# EXERCISE OBJECTIVE:
Reproduce the text of every entry below without any changes, and leave the pictures out of your answer.

Entries from a data collection:
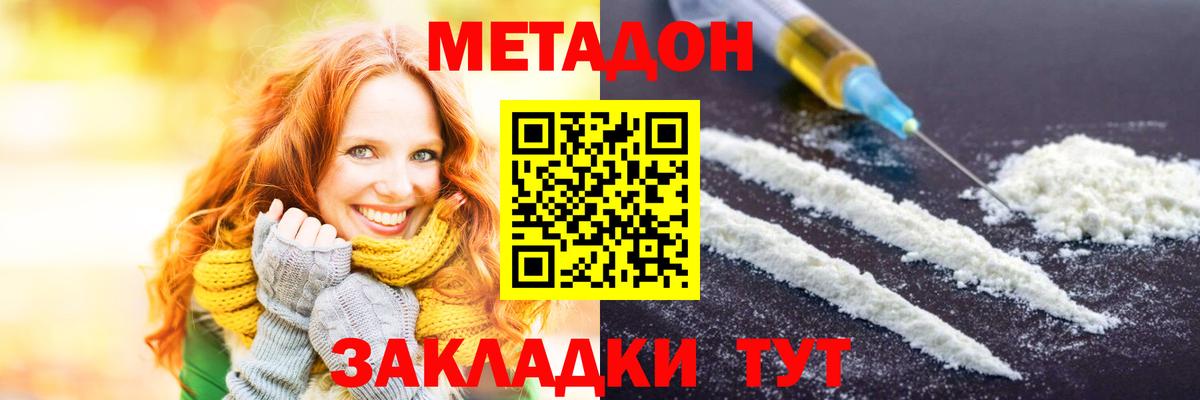 Метадон кристалл  Вход с VPN  Метадон VHQ  Новоалександровск 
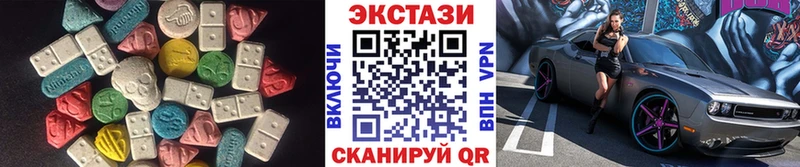 ЭКСТАЗИ mix hydra ONION Юрьев-Польский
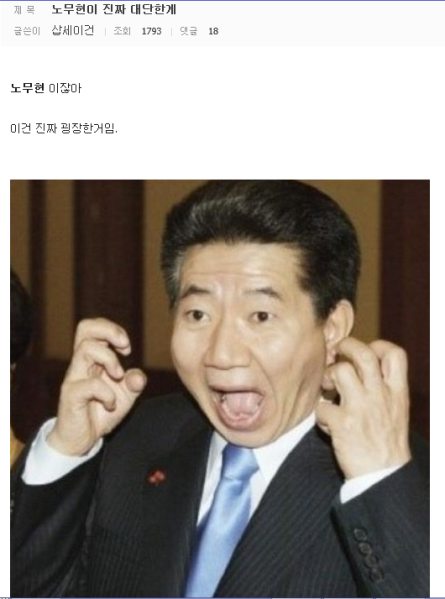 파일:노갤 레전드8.png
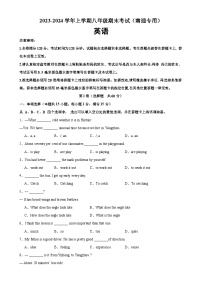 八年级英语上学期期末考试04（南通专用）-2023-2024学年八年级英语上册单元重难点易错题精练（牛津译林版）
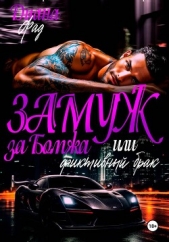 Замуж за бомжа или фиктивный брак - автор Фад Диана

# SOLVED EXERCISE:
 Метадон кристалл  Вход с VPN  Метадон VHQ  Новоалександровск 
 ЭКСТАЗИ mix hydra ONION Юрьев-Польский
 파일:노갤 레전드8.png
 八年级英语上学期期末考试04（南通专用）-2023-2024学年八年级英语上册单元重难点易错题精练（牛津译林版）
 Замуж за бомжа или фиктивный брак - автор Фад Диана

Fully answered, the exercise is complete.